However, is this truly due to misaligned access? Here’s the assembly generated
by gcc-13 -Wall test.c -DSHOULD_PAD -S
:
.arch armv8-a
.text
.align 2
.globl _main
_main:
LFB0:
mov x12, 16016
sub sp, sp, x12
LCFI0:
str wzr, [sp, 16012]
b L2
L3:
ldr w0, [sp, 16012]
mov w1, 19923
movk w1, 0x1062, lsl 16
smull x1, w0, w1
lsr x1, x1, 32
asr w2, w1, 6
asr w1, w0, 31
sub w2, w2, w1
mov w1, 1000
mul w1, w2, w1
sub w0, w0, w1
str w0, [sp, 16008]
ldrsw x0, [sp, 16008]
lsl x0, x0, 4
add x1, sp, 16
ldr d0, [x1, x0]
mov w1, 999
ldr w0, [sp, 16008]
sub w0, w1, w0
fcvtzs w2, d0
sxtw x0, w0
lsl x0, x0, 4
add x1, sp, 12
str w2, [x1, x0]
ldr w0, [sp, 16012]
add w0, w0, 1
str w0, [sp, 16012]
L2:
ldr w1, [sp, 16012]
mov w0, 51711
movk w0, 0x3b9a, lsl 16
cmp w1, w0
ble L3
mov w0, 0
add sp, sp, x12
LCFI1:
ret
LFE0:
.section __TEXT,__eh_frame,coalesced,no_toc+strip_static_syms+live_support
EH_frame1:
.set L$set$0,LECIE1-LSCIE1
.long L$set$0
LSCIE1:
.long 0
.byte 0x3
.ascii "zR\0"
.uleb128 0x1
.sleb128 -8
.uleb128 0x1e
.uleb128 0x1
.byte 0x10
.byte 0xc
.uleb128 0x1f
.uleb128 0
.align 3
LECIE1:
LSFDE1:
.set L$set$1,LEFDE1-LASFDE1
.long L$set$1
LASFDE1:
.long LASFDE1-EH_frame1
.quad LFB0-.
.set L$set$2,LFE0-LFB0
.quad L$set$2
.uleb128 0
.byte 0x4
.set L$set$3,LCFI0-LFB0
.long L$set$3
.byte 0xe
.uleb128 0x3e90
.byte 0x4
.set L$set$4,LCFI1-LCFI0
.long L$set$4
.byte 0xe
.uleb128 0
.align 3
LEFDE1:
.ident "GCC: (Homebrew GCC 13.1.0) 13.1.0"
.subsections_via_symbols
Most of this output is GCC blabber and is rather ignorable, but what is of note
is the movk
s, the lsr
s, and that GCC never calls str
or ldr
with an
odd (or even not divisible by 4) offset.

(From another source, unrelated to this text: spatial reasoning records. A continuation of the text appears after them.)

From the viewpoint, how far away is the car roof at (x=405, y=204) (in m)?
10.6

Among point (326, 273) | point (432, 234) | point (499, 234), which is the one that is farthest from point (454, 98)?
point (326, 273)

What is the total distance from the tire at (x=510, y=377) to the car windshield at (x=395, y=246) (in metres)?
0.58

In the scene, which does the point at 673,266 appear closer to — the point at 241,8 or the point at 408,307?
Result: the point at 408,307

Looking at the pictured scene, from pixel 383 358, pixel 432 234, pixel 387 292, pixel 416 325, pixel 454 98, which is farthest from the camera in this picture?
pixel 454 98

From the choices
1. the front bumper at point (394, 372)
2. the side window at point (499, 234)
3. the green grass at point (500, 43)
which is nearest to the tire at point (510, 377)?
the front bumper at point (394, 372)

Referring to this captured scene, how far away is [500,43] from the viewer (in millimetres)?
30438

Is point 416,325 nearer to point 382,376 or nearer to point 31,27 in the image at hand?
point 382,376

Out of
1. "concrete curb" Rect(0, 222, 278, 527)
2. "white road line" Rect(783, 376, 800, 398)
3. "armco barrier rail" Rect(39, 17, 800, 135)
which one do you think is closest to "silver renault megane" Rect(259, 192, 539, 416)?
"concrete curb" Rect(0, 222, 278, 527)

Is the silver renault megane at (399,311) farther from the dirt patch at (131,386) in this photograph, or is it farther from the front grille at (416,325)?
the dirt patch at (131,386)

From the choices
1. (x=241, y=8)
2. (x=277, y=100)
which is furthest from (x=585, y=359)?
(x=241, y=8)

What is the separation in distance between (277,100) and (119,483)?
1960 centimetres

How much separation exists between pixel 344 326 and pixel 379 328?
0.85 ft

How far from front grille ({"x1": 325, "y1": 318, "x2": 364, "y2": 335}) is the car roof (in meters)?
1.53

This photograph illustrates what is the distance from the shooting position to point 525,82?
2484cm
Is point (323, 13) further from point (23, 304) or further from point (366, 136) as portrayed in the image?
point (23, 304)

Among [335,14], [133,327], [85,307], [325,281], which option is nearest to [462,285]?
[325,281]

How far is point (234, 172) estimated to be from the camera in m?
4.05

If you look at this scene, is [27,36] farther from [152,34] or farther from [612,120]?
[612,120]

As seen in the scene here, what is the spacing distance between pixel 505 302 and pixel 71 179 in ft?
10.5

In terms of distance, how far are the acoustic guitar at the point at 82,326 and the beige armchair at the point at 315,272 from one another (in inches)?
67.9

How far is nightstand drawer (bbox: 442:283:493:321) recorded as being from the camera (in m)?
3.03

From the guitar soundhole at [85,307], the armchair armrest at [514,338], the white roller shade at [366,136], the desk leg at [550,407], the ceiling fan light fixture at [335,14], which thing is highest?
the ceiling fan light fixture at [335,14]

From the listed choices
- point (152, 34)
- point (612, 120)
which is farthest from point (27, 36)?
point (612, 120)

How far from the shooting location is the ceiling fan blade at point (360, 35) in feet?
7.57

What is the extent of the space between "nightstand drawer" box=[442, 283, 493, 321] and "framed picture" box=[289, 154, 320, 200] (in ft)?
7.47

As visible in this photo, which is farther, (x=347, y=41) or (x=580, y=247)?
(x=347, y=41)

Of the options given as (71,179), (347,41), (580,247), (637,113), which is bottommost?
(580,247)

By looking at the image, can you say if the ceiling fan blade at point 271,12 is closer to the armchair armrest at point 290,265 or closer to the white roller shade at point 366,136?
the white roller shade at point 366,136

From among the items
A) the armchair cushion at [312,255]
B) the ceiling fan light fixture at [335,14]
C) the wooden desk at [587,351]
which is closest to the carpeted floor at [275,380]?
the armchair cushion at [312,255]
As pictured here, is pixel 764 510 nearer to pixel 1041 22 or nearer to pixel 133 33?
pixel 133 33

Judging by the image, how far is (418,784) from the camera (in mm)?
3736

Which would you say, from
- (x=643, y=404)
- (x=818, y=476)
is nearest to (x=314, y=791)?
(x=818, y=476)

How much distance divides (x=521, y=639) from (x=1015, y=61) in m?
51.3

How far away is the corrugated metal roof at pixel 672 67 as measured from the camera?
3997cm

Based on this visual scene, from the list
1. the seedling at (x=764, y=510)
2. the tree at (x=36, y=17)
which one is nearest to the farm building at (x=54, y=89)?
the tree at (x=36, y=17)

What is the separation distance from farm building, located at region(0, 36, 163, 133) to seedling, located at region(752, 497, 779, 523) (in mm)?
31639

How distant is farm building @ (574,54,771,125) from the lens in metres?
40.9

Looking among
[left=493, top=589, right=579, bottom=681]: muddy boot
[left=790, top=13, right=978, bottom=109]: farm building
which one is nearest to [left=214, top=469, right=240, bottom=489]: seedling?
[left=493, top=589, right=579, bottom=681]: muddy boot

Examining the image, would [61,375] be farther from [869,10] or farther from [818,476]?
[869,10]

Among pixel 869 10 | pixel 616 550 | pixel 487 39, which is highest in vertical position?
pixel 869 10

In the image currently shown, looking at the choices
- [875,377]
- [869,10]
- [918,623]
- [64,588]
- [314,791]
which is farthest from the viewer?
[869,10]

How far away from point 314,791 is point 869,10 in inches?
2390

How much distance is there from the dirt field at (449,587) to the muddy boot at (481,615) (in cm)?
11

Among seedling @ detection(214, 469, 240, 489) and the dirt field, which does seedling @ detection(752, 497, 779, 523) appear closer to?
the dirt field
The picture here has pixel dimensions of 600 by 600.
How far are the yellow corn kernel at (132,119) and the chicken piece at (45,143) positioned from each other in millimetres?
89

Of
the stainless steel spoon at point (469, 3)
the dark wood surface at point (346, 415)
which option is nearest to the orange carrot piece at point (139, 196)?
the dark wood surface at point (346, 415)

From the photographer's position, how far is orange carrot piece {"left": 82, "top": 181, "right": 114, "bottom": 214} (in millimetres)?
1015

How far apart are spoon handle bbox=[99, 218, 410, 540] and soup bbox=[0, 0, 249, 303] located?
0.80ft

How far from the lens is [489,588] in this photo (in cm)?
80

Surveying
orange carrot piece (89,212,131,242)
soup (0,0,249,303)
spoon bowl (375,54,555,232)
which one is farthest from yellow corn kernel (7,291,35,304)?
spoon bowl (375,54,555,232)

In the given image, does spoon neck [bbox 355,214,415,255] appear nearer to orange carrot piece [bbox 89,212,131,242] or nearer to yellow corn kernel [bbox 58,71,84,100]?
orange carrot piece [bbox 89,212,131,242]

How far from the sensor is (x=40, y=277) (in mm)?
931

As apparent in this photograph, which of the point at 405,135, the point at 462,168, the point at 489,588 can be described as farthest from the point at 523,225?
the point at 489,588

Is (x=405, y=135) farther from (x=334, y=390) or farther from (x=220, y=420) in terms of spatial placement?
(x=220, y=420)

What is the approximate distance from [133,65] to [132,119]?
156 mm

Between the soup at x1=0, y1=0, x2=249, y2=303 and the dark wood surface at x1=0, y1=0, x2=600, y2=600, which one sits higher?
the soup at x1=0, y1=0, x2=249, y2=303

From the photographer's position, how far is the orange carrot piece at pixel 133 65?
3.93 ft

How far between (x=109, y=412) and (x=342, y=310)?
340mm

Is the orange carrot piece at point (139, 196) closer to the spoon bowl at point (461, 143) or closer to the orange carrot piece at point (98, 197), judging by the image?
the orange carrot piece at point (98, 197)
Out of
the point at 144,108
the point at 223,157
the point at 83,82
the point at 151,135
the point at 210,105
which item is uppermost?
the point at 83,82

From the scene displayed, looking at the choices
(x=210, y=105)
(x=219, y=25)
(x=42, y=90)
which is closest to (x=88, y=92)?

This is indicative that GCC is
generating instructions itself to avoid misaligned reads and writes, and is
doing the whole shifting + piecing together data on the instructions side,
rather than letting the chip do it.
So the slowdown is due to these extra movk
s and additional logic, rather than
really str
or ldr
-ing from a misaligned address. To try to go a bit deeper
and get around this, I wrote the below Assembly program to see if reading and
writing from strange addresses is slower, but did not see any difference
between packed vs. non-packed writes in my benchmarks:
.global _main
.align 2
_main:
SUB SP, SP, #32
MOV X0, 0
MOV X3, #1
LSL X3, X3, #30
LOOP:
CMP X0, X3
B.GE ENDLOOP
#ifdef SHOULD_PACK
LDR X1, [SP, 3]
ADD X1, X1, #1
STR X1, [SP, 11]
#else
LDR X1, [SP, 8]
ADD X1, X1, #1
STR X1, [SP, 16]
#endif
ADD X0, X0, #1
B LOOP
ENDLOOP:
ADD SP, SP, #32
MOV X0, #0
RET
Unfortunately, I think this is more symptomatic of other CPU features (especially caching) getting in the way of my tests than it is proving that misaligned reads and writes are just as fast as their aligned counterparts. To get around that, we’d need to write a bit more complicated program.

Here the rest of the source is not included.